In April 1907, Joseph-Napoleon Fortin and Joseph-Éphrem Gravelle rented a portion of Lot 693 from Janet Louisa Scott for ten years with the intention of building the Bank Hotel there. This was not their first joint venture. Fortin, born in 1843, had moved to Hull after 1872. In the late 1880s or early 1890s, he had joined with his future son-in-law Gravel, born in 1864, in the lime business, and then a phosphate mine, a material used in their mica factory in Hull. Both were involved in several activities in the Hull community besides municipal politics. Fortin was Alderman for District 3 three times, between 1895 and 1904, and Gravelle represented District 2 from 1908 until 1911. The term of office for an alderman was two years at that time.
Fortin and Gravelle were also in the hospitality industry. Before 1884, Fortin already had a tobacconist's shop in the Scott block, located on Main Street (du Portage), between Eddy and St-Jacques. With his partner, he added a billiard room. The partners also owned the Hub Saloon, situated farther along on Main Street. At the turn of the century, they bought land on the southeast corner of Main and Bridge (Eddy), where they built a house and the Office Hotel. Shortly after selling this property to the Bank of Montreal, they built the Bank Hotel.
In 1907, Fortin and Gravelle hired Hull architect Charles Brodeur to build a new hotel on Bridge (Eddy) Street, behind their smoke shop. The contractor was Christie Lynott, a specialist in bank and hotel furnishings and ornamental sculpture. The foundations were entrusted to another contractor, Joseph Benoît. As the construction was going on at the same time as that of the Bank of Montreal nearby, Fortin and Gravelle asked Benoît to retrieve the bricks from the house on the site of the future Bank of Montreal and to use them for land fill. Completed in 1908, the neo-Queen Anne style Bank Hotel is considered one of the most beautiful buildings in the city. Between 1908 and 1915, the two businessmen installed a door between the hotel and the smoke shop-billiard hall, and added bedrooms to the first floor of what was the Scott Building.

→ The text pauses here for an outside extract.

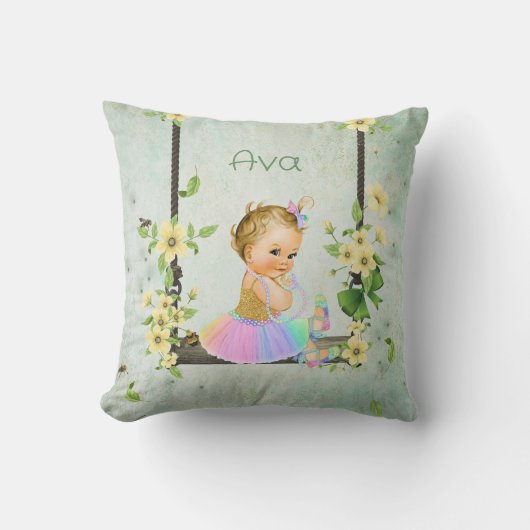 Baby Meisje Nursery Kussen (Voorkant)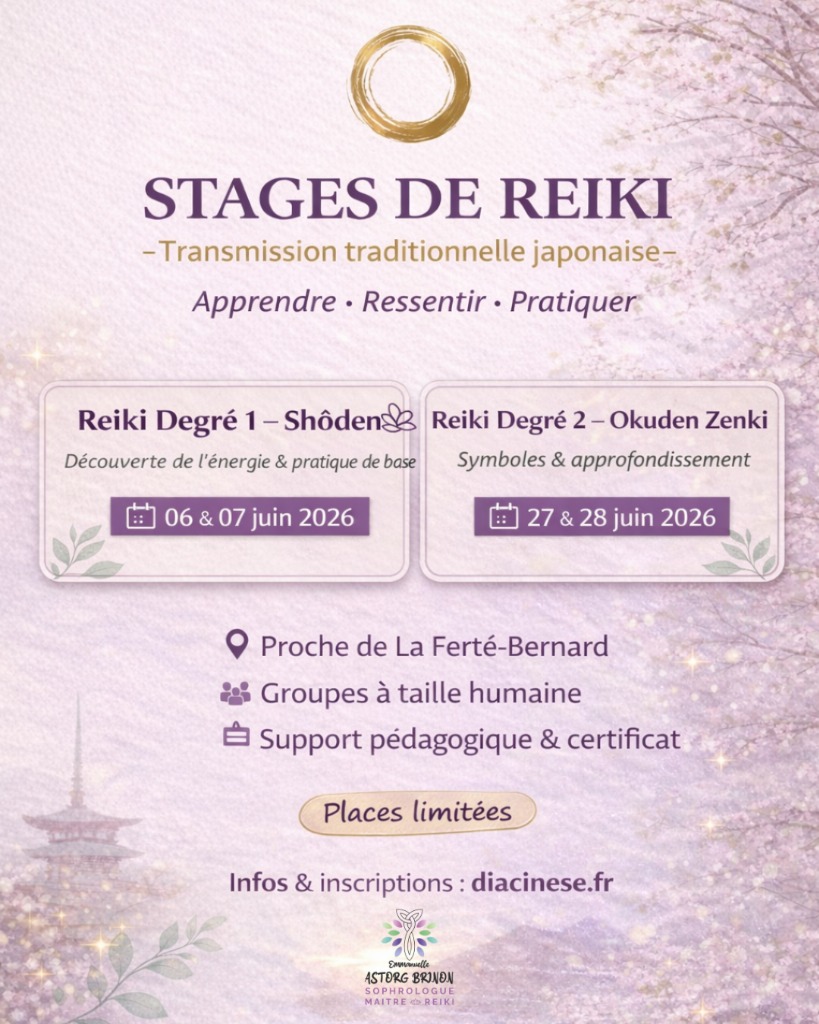 illustration Stage de Reiki Degré 1 - Shôden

The hotel was built at a time when the Hull Temperance Society exercised considerable influence. In 1908, the Society managed to decrease the number of establishments authorized to sell alcohol from 21 to 15. In May 1911, it obtained a reduction in the opening hours of licensed hotels. Although the Society applied increased pressure to eradicate the sale of alcohol, customers continued to flock to Hull as prohibition (1919-1933) was in force everywhere in North America except Quebec.

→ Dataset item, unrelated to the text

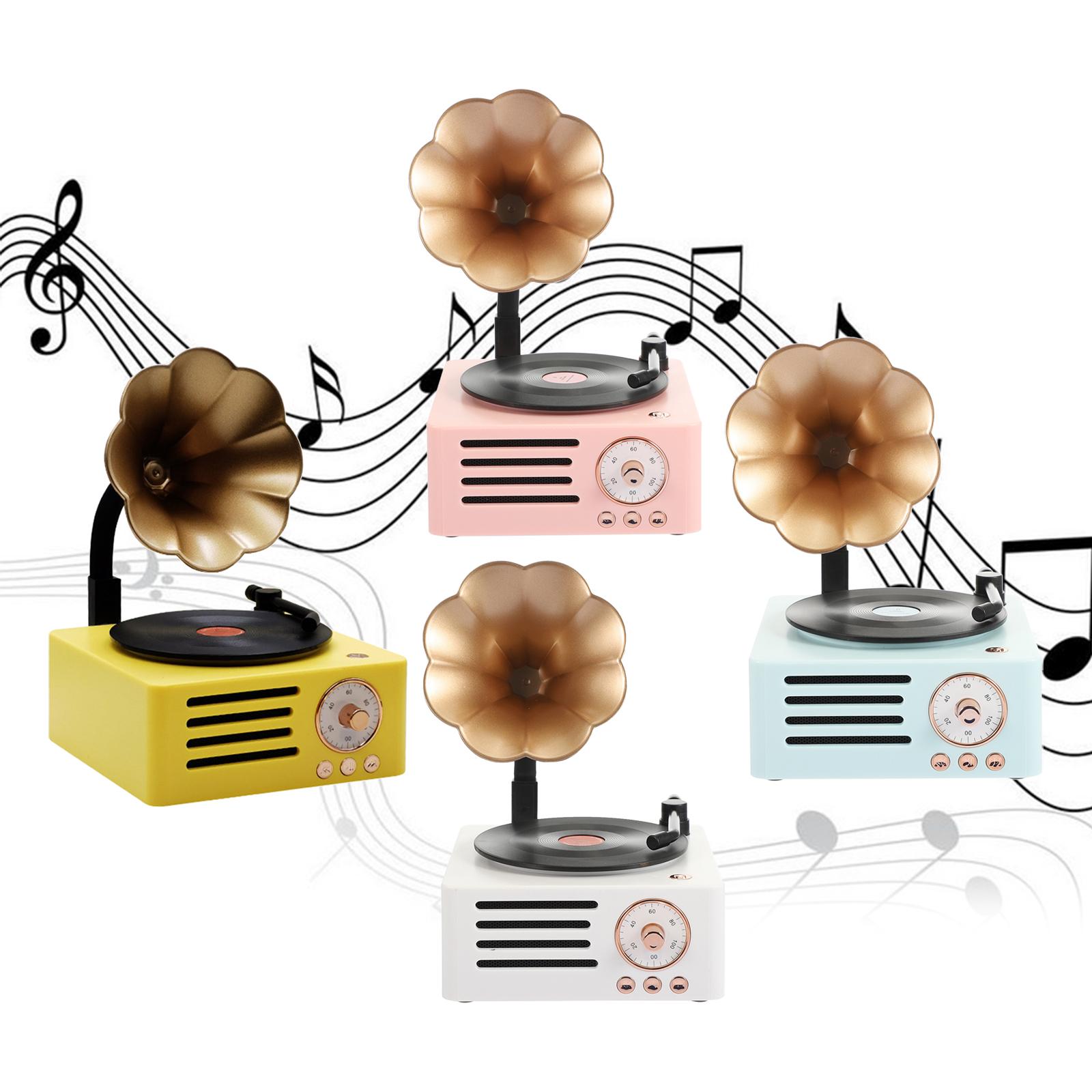 Turntable Record Player Bluetooth 5.0 Library Classic All in One Stereo Speakers Bluetooth Speaker for Yoga Room Bar Decoration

In October 1916, Gravelle and Fortin bought the land on which the hotel stood, and sold it, with the building and the liquor license, to John P. Coulson of Sudbury, Ontario. A month later, Coulson and his Sudbury partner transferred the business to their company, the Bank Hotel Company. The mortgage in favour of Fortin and Gravelle was converted to shares in the Bank Hotel Company, and they remained shareholders until their death. In 1931, other shareholders and administrators of the company included Hull merchant Alexis Carrière, President, and A. Sévigny, Secretary. Two years later, Joseph Barnabé's signature appears on the minutes. Finally, from 1953 to 1960, J. D'Arcy Coulson was president of the company and Howard St. George was Vice-President and Secretary-Treasurer.
The Bank Hotel Company managed the hotel for 43 years, from December 1916 to October 30, 1959, when the establishment was sold to Albert Poirier. Following his death on May 29, 1985, the hotel became the property of his wife, Régina Carrière. In 1998, his son, André Poirier, obtained a licence to restore the building, which was classified by the City as a historic monument.